I got a flash of inspiration. “I wonder if cats like grits.”
But she
showed no sign of budging from her narrow slot between the headboard and the wall no matter what I did. “That Tina isn’t anything,” I told her. “She’s just a normal everyday cat. She isn’t someone special like you.”
She whacked my hand when I offered her catnip, so I did what I always did when life offered me a challenge. I slid into bed, turned off the lights, and pulled the covers over my head. I once had a friend who had suffered a mental breakdown. Whenever I visited him, I would sit on a chair in one room and he would sit on the floor in the next room with his back against the opposite side of the wall. It felt like that with Frannie. We were two peas in a pod on opposite sides of the headboard. I kept telling her that I loved her as Maynard bounded up onto the mattress and ploughed into my side.
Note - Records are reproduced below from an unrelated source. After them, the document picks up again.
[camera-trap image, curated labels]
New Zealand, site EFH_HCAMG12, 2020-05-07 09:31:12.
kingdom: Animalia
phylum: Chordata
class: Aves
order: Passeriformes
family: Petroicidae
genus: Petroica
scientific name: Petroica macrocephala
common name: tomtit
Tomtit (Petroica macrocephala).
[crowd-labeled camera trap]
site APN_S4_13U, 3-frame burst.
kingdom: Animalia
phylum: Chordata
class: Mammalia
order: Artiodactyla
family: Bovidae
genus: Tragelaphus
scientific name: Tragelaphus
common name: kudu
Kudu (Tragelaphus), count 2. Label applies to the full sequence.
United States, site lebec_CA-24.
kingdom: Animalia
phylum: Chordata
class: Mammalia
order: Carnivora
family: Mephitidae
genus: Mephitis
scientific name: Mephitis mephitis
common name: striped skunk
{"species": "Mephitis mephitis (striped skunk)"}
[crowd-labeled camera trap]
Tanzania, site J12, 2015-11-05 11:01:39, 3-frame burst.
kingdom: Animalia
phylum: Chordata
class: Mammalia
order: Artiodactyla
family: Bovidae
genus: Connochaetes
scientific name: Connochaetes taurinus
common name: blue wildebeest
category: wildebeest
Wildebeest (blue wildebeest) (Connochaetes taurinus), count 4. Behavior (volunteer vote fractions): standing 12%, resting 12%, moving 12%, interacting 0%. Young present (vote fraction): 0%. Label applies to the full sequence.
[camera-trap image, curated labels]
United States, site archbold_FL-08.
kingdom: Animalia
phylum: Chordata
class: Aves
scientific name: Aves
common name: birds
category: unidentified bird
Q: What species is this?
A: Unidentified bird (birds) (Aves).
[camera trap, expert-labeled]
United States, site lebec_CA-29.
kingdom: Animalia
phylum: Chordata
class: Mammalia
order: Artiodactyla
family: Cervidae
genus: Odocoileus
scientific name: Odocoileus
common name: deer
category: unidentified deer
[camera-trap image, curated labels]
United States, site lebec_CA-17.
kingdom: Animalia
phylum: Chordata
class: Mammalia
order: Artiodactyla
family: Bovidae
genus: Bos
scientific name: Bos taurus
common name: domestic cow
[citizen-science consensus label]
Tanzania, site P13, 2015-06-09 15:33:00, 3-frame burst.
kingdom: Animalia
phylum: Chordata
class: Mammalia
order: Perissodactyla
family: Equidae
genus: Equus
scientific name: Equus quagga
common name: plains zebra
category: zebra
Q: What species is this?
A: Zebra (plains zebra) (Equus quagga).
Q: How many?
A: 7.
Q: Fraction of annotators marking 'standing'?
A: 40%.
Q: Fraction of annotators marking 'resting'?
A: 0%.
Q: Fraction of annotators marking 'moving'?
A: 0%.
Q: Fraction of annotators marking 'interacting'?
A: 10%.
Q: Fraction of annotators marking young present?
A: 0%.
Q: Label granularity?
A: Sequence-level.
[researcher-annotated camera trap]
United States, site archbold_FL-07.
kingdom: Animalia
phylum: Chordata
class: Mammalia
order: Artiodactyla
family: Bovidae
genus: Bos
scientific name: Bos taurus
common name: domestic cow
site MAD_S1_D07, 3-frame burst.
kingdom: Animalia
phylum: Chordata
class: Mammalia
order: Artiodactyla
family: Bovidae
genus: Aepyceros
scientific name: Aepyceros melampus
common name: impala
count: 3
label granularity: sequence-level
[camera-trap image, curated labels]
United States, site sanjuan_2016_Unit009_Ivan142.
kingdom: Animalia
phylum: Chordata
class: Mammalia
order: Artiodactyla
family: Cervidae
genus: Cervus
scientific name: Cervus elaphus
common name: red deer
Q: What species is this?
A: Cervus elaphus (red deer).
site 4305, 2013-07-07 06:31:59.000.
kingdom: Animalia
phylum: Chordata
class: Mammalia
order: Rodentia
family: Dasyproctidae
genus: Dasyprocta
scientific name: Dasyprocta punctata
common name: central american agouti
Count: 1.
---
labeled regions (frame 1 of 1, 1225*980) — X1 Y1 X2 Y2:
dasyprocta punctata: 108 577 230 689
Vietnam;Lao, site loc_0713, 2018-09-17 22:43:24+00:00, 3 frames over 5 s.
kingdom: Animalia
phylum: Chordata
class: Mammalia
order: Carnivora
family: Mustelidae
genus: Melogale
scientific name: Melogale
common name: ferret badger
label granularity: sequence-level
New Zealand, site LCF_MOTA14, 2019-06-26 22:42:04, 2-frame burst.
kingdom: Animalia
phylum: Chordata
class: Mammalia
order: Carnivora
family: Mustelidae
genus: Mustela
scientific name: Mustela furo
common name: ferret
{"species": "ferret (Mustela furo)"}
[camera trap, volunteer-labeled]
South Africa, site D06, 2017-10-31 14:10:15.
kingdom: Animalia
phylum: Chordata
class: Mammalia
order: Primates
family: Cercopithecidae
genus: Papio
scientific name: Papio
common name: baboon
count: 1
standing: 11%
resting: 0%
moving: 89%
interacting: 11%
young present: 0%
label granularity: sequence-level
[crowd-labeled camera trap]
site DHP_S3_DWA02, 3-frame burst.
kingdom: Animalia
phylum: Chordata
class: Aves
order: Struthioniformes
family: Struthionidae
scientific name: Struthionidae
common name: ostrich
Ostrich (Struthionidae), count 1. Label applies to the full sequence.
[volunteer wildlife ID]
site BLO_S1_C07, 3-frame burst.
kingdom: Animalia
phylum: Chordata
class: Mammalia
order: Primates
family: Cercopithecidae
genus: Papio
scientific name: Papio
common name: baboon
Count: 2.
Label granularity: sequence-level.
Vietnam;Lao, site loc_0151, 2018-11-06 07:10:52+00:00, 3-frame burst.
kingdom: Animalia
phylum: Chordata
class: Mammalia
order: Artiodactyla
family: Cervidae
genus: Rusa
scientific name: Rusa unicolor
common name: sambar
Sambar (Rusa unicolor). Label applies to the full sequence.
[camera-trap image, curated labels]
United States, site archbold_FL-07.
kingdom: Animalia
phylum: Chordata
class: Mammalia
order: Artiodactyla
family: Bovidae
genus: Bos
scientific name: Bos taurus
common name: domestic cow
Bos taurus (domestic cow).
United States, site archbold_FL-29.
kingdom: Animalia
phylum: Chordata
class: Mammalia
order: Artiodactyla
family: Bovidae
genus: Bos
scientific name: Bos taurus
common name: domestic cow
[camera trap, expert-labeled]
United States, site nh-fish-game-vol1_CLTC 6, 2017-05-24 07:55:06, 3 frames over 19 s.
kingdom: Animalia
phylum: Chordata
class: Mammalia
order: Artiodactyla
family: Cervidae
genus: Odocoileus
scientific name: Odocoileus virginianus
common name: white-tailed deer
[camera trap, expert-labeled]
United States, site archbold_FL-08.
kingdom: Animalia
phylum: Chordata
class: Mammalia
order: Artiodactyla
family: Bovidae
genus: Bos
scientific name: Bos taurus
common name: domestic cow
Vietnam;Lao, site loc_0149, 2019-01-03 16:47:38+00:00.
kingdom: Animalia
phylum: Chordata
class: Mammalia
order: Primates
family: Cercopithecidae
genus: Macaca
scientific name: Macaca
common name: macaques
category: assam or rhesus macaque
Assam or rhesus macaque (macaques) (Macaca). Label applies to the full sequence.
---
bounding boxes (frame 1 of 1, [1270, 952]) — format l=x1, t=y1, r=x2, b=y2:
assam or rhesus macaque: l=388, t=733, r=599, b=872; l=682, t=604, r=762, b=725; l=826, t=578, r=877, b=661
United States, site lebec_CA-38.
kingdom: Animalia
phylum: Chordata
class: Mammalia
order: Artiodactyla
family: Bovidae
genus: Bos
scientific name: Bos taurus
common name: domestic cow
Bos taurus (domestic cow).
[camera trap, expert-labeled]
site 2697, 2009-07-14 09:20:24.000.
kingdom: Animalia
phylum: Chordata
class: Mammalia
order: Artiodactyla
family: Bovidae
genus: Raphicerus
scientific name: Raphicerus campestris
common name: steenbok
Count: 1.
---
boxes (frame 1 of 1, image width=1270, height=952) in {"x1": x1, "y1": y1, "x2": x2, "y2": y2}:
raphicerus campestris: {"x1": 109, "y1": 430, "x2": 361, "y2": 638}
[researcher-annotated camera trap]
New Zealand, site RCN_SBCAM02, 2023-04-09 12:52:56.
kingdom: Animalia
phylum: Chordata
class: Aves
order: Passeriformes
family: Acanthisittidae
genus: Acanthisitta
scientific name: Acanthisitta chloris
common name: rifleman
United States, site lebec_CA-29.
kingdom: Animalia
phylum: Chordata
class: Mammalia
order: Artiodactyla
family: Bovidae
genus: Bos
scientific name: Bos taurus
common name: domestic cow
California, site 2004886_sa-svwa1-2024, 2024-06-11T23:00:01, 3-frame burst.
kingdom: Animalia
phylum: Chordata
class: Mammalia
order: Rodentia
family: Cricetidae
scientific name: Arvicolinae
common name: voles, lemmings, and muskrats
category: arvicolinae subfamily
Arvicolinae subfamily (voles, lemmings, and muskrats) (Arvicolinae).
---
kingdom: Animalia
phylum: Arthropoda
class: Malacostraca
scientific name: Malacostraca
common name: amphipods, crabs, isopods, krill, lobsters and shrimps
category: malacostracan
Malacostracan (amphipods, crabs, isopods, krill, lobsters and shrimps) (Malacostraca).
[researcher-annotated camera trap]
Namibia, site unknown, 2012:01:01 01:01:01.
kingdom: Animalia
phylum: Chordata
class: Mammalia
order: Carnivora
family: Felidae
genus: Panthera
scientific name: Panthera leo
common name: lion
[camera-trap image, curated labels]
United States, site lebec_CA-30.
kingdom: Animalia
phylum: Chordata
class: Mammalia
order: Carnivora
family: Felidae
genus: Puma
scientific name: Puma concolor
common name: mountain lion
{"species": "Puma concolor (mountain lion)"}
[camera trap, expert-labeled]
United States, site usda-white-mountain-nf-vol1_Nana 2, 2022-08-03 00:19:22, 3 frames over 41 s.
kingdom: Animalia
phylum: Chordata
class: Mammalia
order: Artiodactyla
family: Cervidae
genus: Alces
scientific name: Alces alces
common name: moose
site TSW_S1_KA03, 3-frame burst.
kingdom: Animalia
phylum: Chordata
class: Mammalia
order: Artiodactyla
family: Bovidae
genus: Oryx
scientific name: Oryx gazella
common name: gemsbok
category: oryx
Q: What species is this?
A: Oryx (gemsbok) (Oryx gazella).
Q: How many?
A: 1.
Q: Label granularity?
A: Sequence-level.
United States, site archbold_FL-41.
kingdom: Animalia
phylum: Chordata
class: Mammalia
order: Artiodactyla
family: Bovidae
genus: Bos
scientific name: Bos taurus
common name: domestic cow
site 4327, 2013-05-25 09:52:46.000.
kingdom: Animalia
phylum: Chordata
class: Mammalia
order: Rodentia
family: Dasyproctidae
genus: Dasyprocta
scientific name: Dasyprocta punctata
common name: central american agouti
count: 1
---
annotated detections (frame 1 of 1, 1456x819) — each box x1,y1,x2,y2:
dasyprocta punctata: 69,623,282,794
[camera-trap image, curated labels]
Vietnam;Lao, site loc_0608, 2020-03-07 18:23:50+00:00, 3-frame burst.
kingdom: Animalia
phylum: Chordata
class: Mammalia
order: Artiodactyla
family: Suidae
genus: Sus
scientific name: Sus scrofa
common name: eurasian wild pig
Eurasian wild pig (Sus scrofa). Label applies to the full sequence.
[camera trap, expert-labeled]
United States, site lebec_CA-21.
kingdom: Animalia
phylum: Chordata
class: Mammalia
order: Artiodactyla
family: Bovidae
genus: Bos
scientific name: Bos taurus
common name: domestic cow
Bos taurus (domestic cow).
Meanwhile we doubled our efforts to keep Tina out of trouble. Otherwise our potted dragon tree would find itself in the middle of an excavation or the ceramic knickknacks on top of Linda’s dresser would acquire the suicidal habits of lemmings.
I grew weary of fishing fuzzy mice out from under the living room bookcase. Linda tried blocking the crack with a towel, but Tina added “dislodge towel” to her to-do list and I ended up having to extract the towel, too. The next time I visited the store up the street, I cruised the pet supplies in search of a toy that would require minimum effort on our part while subjecting Tina to a maximum amount of tiring activity. A laser pointer seemed like just the thing. I couldn’t wait to show it to Tina, and she couldn’t resist chasing the fiery red dot up and down the walls. But the impossibility of actually catching her prey frustrated her. After a few minutes she whined for her mousie toy.
I wasn’t ready to give up on my investment yet. I poked the laser behind the headboard and made restless bug movements on the carpet with the red dot. Thrown, dangled, or rolled objects either intimidated or bored Frannie, depending on their size and proximity. But switching on the laser flooded her with joyful light. Still lying down, she thumped the floor with her forelegs and snapped at the dot with her teeth. When the glowing ladybug proved difficult to grab, she followed it into the living room, sending Maynard and Tina scurrying as she scuffed the rug with her claws chasing the light in ever-tightening circles. Rolling onto her side she continued her spinning pursuit, a break-dancing kitty in the throes of ecstasy.